Goal of the exercise: If you see a picture in the data below, omit it and copy the rest exactly.

━━━ Material for this exercise ━━━

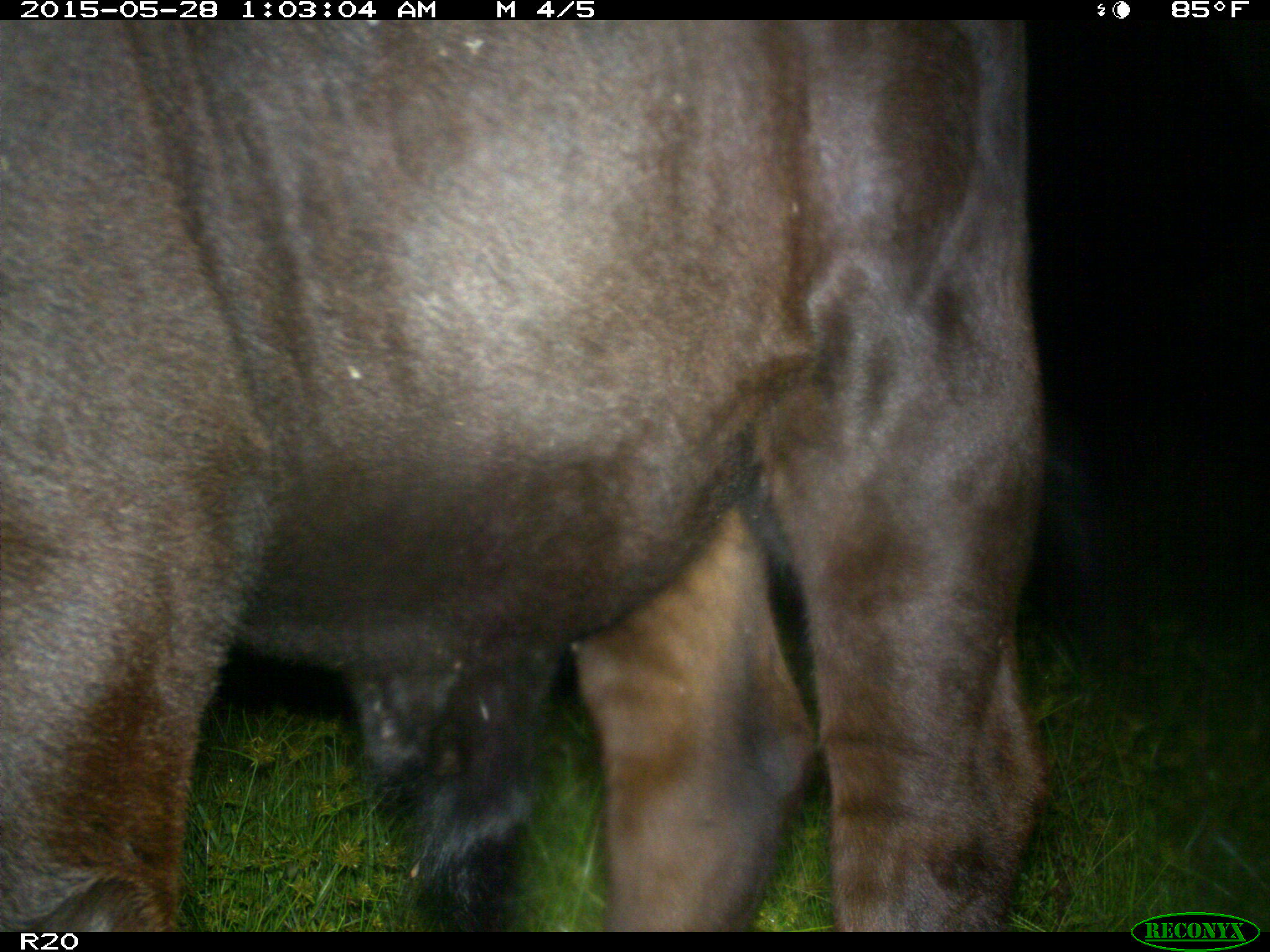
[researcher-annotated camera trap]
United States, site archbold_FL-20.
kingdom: Animalia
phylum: Chordata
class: Mammalia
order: Artiodactyla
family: Bovidae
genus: Bos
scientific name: Bos taurus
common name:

━━━

Output for this task:
[researcher-annotated camera trap]
United States, site archbold_FL-20.
kingdom: Animalia
phylum: Chordata
class: Mammalia
order: Artiodactyla
family: Bovidae
genus: Bos
scientific name: Bos taurus
common name:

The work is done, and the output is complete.